(CONSIGNE 1):
Résumez en deux phrases, s'il vous plaît, l'extrait sur l'Inquisition et la libre pensée.
(CONSIGNE 2):
D'après l'extrait sur l'Inquisition et la libre pensée, pour quelle raison Giordano Bruno fut-il brûlé à Rome en 1600 ? Répondez en une ou deux phrases.
(CONSIGNE 3):
Poursuivez l'extrait sur l'Inquisition et la libre pensée à partir de sa dernière phrase.

::: EXTRAIT DU TEXTE :::

Puis l’Europe vit l’INQUISITION, terrible période – de cinq siècles – où des milliers, et des millions pour d’autres – de personnes moururent, le plus souvent sur le bûcher, après avoir subi les tortures les plus sophistiquées, et cela en la présence et la bénédiction des prêtres !
ERASME (1469-1536) en HOLLANDE, MONTAIGNE (1533-1592) de BORDEAUX, RABELAIS (1494-1553) de CHINON, CERVANTES (1547-1616) en ESPAGNE, marquent enfin, malgré leur extrême prudence dans les termes, et, le plus souvent sous la forme fantaisiste et humoristique, un espoir de libération de la pensée.
Mais ce sont les LIBERTINS, qui les suivirent, et parmi les plus connus : MONTESQUIEU, C. PINOT, DUCLOS, DIDEROT, Madame de la CHARRIERE, VOLTAIRE, Jean-Baptiste LOUVET, le marquis de SADE, RETIF de la BRETONNE, CYRANO de BERGERAC, SAINT-EVREMONT, Jean MESLIER, BAYLE, qui firent enfin entrer dans le domaine public en France, avec toutefois encore beaucoup de précautions, la critique de la religion catholique. N’oublions pas que GIORDANO BRUNO fut brûlé à ROME en 1600, notamment, pour avoir soutenu que le monde était infini ; que VANINI fut supplicié à TOULOUSE après avoir publié en 1616, en France, son « De arcanis naturae » (« Les secrets de la nature »), où l’auteur exposait que l’homme est un animal parmi les autres.

::: MATÉRIEL :::

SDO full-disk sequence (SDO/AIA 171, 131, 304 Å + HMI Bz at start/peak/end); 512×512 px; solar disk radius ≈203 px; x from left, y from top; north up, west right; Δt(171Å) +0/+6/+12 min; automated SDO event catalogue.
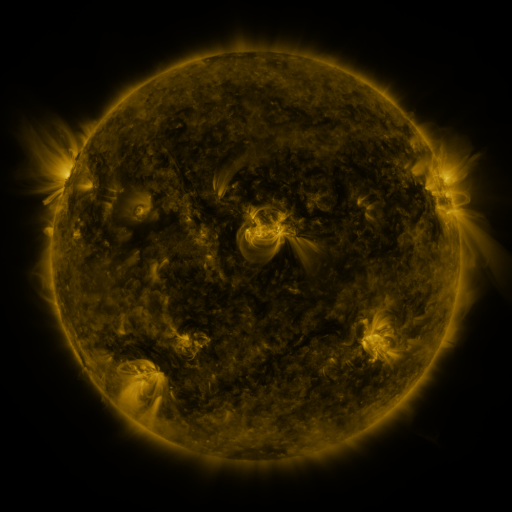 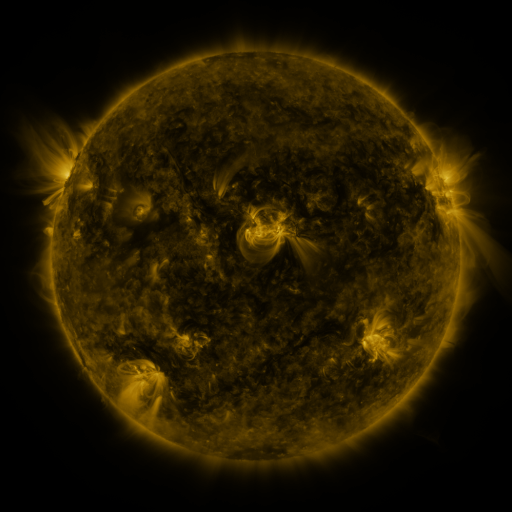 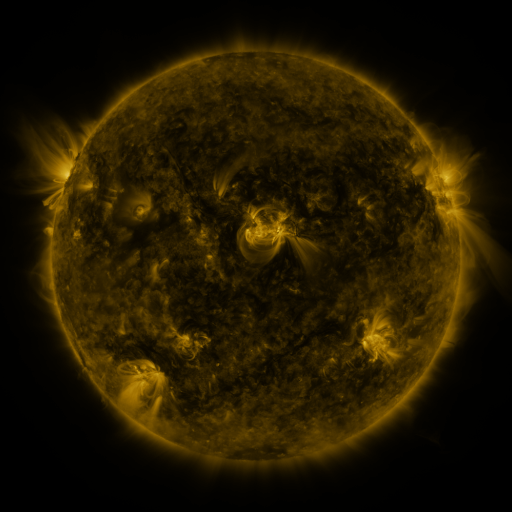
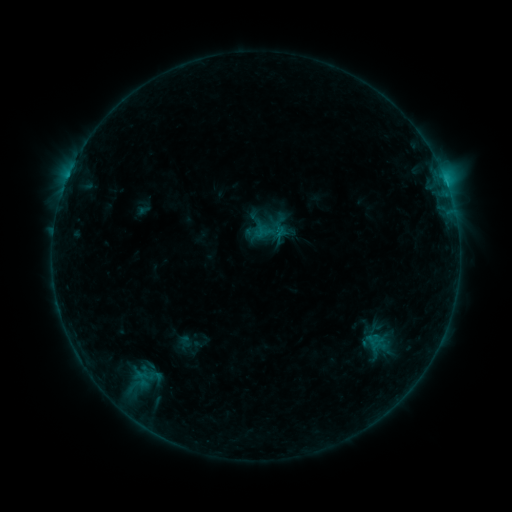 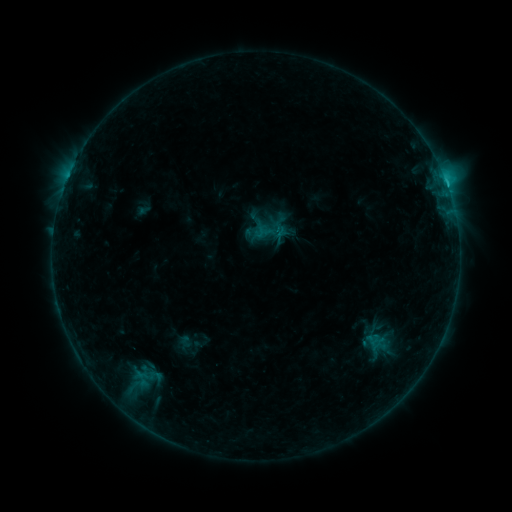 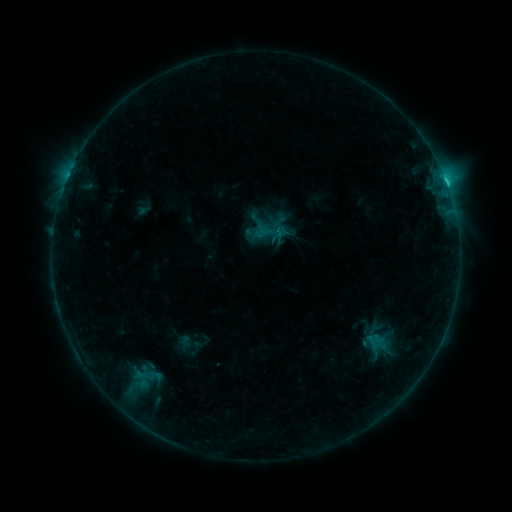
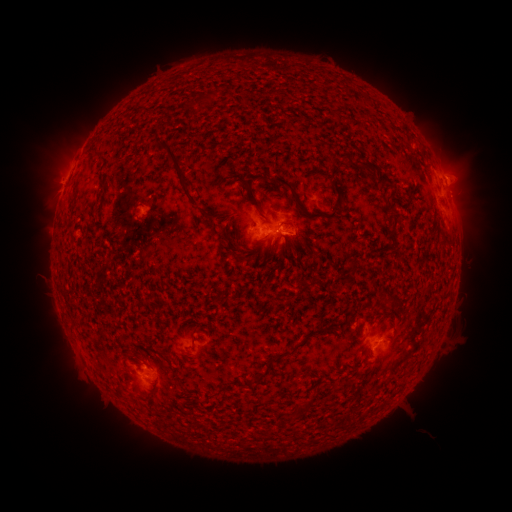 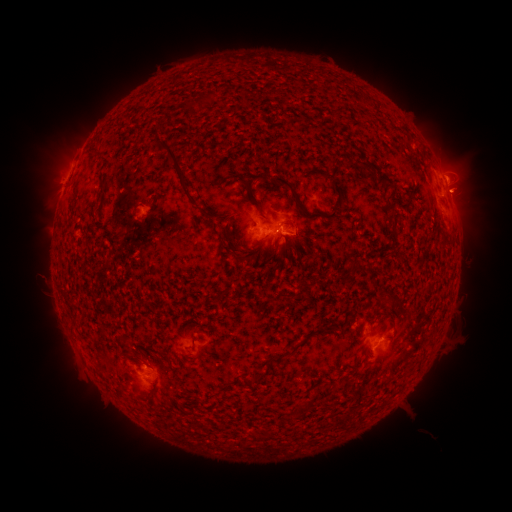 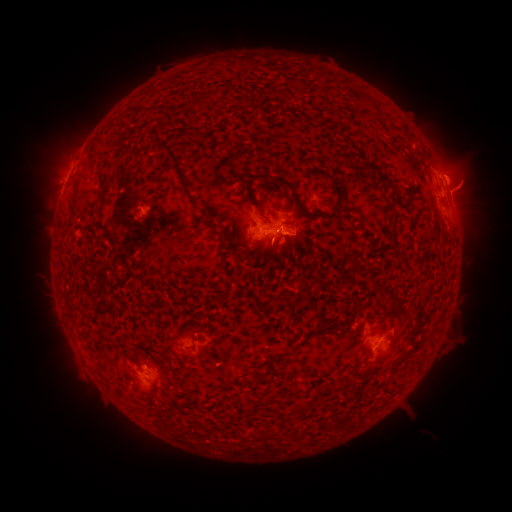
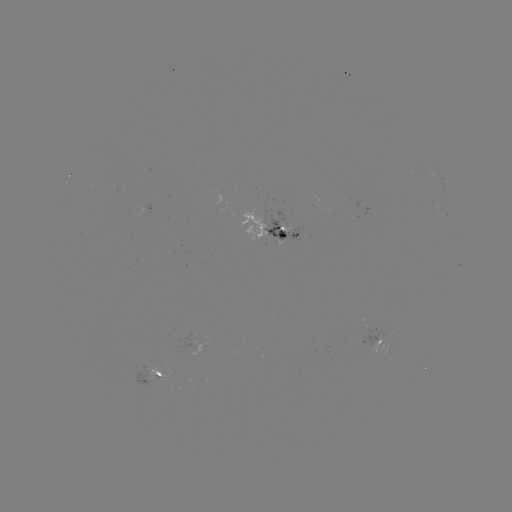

:::

(RÉPONSE 1):
L'Europe a connu l'Inquisition, une période de cinq siècles durant laquelle des milliers de personnes moururent, le plus souvent sur le bûcher après des tortures, en présence des prêtres. Érasme, Montaigne, Rabelais et Cervantès ont ensuite porté, avec une grande prudence, un espoir de libération de la pensée, puis les libertins ont fait entrer dans le domaine public en France la critique de la religion catholique.

(RÉPONSE 2):
Giordano Bruno fut brûlé à Rome en 1600 notamment pour avoir soutenu que le monde était infini.

(RÉPONSE 3):
Citons CYRANO de BERGERAC, l’un des philosophes les plus marquants de ce groupe de libertins (mot que l’on peut traduire sans hésitation dans le langage moderne par celui de « libres penseurs »). Un livre de la collection : « Les Libertins du 17e siècle », édité par « L’UNION RATIONALISTE », 14 rue de l’Ecole Polytechnique, Paris (5e), nous y aidera. Une introduction très documentée et un judicieux choix de textes y sont faits par Suzanne ROSSAT-MIGNOD.
Récusons de suite la valeur historique de la célèbre pièce de théâtre d’Edmond ROSTAND, qui ne possédait pas les documents découverts depuis son écriture et concernant son héros. De même, ne prenons pas à la lettre son titre « de BERGERAC ». CYRANO ne fut que parisien !
C’est à PADOUE, en Italie, où l’université jouait un grand rôle philosophique, et grâce aux humanistes de la Renaissance, que CYRANO DE BERGERAC (1619-1655) a pu, au péril de sa vie, avancer dans la voie ouverte par certains penseurs de l’antiquité dont les noms ont été rappelés plus haut.
Savinien de Cyrano de Bergerac
1619 – 1655
Portrait de Cyrano dessiné et gravé
par un artiste non identifié
d’après un tableau de Zacharie Heince.
Pour CYRANO, les miracles sont des faits naturels qui n’ont pas encore été expliqués, quand ils ne sont pas le fruit de l’imagination.
Il aborde cette question dans son traité : « Les Etats et Empires de la Lune », paru en 1648, ainsi que la création du monde, l’immortalité de l’âme et l’existence de Dieu, auxquelles il ne croit nullement. Malheureusement des pages essentielles de ses manuscrits sont disparues peu après sa mort.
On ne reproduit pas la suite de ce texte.